На сей раз меня действительно не тревожили сны.


По следу шкатулки
Москва. Хогвартс. Мещера. Зима, 4 курс


Короткий некролог в газете сообщал, что 2 декабря 1994 года в Лондоне скончался русский маг Алексей Озерский. Скорее всего, покончил с собой.
Само по себе известие мало что значило. От сумасшедшего старика можно было ожидать чего-то подобного, хотя, вероятно, он не выдержал Империо – в период, пока человек отходит от действия заклятия, бывают и нервные срывы, и кратковременные помешательства, в зависимости от силы мага, управлявшего Непростительным. Так или иначе, Озерский был мёртв, и уже не сказал бы больше, чем успел узнать Люциус. След шкатулки вёл в Россию, и теперь уже только там имело смысл продолжать поиски и исследования.
Уже через неделю Люциус шёл по ледяным, но чистым от снега булыжникам Красной площади, безнадежно кутаясь от пронзительного холода в дорогой мех зимней мантии.
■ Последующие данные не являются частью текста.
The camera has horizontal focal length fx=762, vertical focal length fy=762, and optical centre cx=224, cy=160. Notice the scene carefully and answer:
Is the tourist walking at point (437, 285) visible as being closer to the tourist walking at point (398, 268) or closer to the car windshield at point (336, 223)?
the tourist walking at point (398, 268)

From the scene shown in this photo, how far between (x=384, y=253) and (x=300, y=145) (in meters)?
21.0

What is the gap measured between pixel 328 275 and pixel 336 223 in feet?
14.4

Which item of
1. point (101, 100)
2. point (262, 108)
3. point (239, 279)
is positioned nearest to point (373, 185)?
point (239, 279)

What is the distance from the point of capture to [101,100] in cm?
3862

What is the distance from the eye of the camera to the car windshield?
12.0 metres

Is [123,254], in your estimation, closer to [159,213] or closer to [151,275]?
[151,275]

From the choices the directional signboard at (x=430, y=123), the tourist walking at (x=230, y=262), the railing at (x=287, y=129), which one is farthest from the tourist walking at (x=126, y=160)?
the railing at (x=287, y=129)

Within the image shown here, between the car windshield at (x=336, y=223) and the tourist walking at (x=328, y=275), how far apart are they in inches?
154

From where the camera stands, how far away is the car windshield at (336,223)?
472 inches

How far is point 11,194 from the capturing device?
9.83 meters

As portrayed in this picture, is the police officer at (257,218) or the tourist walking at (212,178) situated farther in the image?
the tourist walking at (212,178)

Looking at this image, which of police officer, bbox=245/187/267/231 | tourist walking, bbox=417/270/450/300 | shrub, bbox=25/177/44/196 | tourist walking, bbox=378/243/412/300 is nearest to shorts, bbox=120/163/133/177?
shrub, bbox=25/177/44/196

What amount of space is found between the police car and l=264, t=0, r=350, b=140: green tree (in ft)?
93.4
Английский декабрь был серым. Российский – тёмным. В невыносимо высоком небе мерцали морозные звёзды, а ночь… о, в ней бы черпать магические силы! Не просто пустая чернота времени, заботливо отведённая природой на сон людям, а ощутимая, живая, наполненная своим смыслом и существованием тьма. И живущие здесь, кстати, чувствовали это в полной мере: несмотря на поздний час, улица была наполнена далёкими от ночного покоя прохожими. Голоса и смех доносились со всех сторон, молодые пары прогуливались, взявшись за руки – словно в воскресный полдень в каком-нибудь многолюдном городском парке.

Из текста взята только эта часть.